Two months ago, I was privileged to speak at the 2017 meeting of the Royal College of Obstetricians and Gynaecologists’ (RCOG) in Cape Town about our global curriculum and training programme. At the same meeting, our former President, Lynnette Denny gave a wonderful plenary lecture highlighting the huge health care inequalities between the first and third worlds and emphasised that a diagnosis of cervical cancer, the leading cause of death of women from cancer in emerging countries, leads to loss of employment and income and a major deterioration of living standards.

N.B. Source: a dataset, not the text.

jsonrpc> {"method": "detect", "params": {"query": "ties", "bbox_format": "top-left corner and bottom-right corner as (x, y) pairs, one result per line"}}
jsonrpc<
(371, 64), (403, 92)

Since few countries have a nationalised health system, payment for cancer care further pushes women and their families into severe poverty with a significant increase in food insecurity, loss of housing and major absences of children from school. And we all know that education is really the best tool to lead children out of poverty.
In many poor communities, the death of a mother is a major determinant of survival of her infants and children. One telling statistic from Bangladesh noted that cumulative survival from birth to 10 years was only 24% in families where the mother died before the child’s 10th birthday vs. 89% in those whose mothers did not die. How can we not be moved?
Lyn described cancer care in developing countries as ‘abysmal’ and unrecognised as a public health problem. In Africa the incidence to mortality ratio of cancer is 80% compared with 36% in wealthy countries. She highlighted lack of health care and training as important contributors to this awful statistic.
Tanzania is another example where lack of trained personnel and lack of equipment leads to desperate outcomes. For over 20,000 new cases of cancer annually there is one medical oncologist, four radiation oncologists, two physicists and an estimated 5 pathologists. Needless to say trained gynaecological oncologists are few on the ground, if at all.
Africa is not alone when we think of these terrible statistics.
So where does IGCS stand in all of this? Do we have a responsibility to try and change this disparity or is it too hard and best dealt with by someone else?
The answer is of course, that as caregivers and global citizens we do indeed have such a responsibility and that we need to show leadership and commitment. We undoubtedly can make a difference in the arena of education and training. After all, our mission revolves around improving outcomes for women with gynaecological cancers through teaching and training.
For us in the first world, it is time to give back.
The best way for us to do this is to support the IGCS Global Curriculum and Mentorship Programme. This programme depends on volunteer mentors being willing to regularly assess our trainees progress online, spend 1-2 weeks over a two-year period visiting them in their own training institutions and being involved in their exit examination.
By ‘twinning’ mentors and their institutions with training sites we hope that an ongoing rapport and willingness to help will make a huge difference to the care of women in under-developed countries.
In the next few months, IGCS will be reaching out to our members to assess just how many will be willing to join this programme and give back. I encourage you to ponder how well-off you really are and have become, often as a result of your professional status. It’s time for a change. It really is time to give back. Let IGCS lead the way. Please.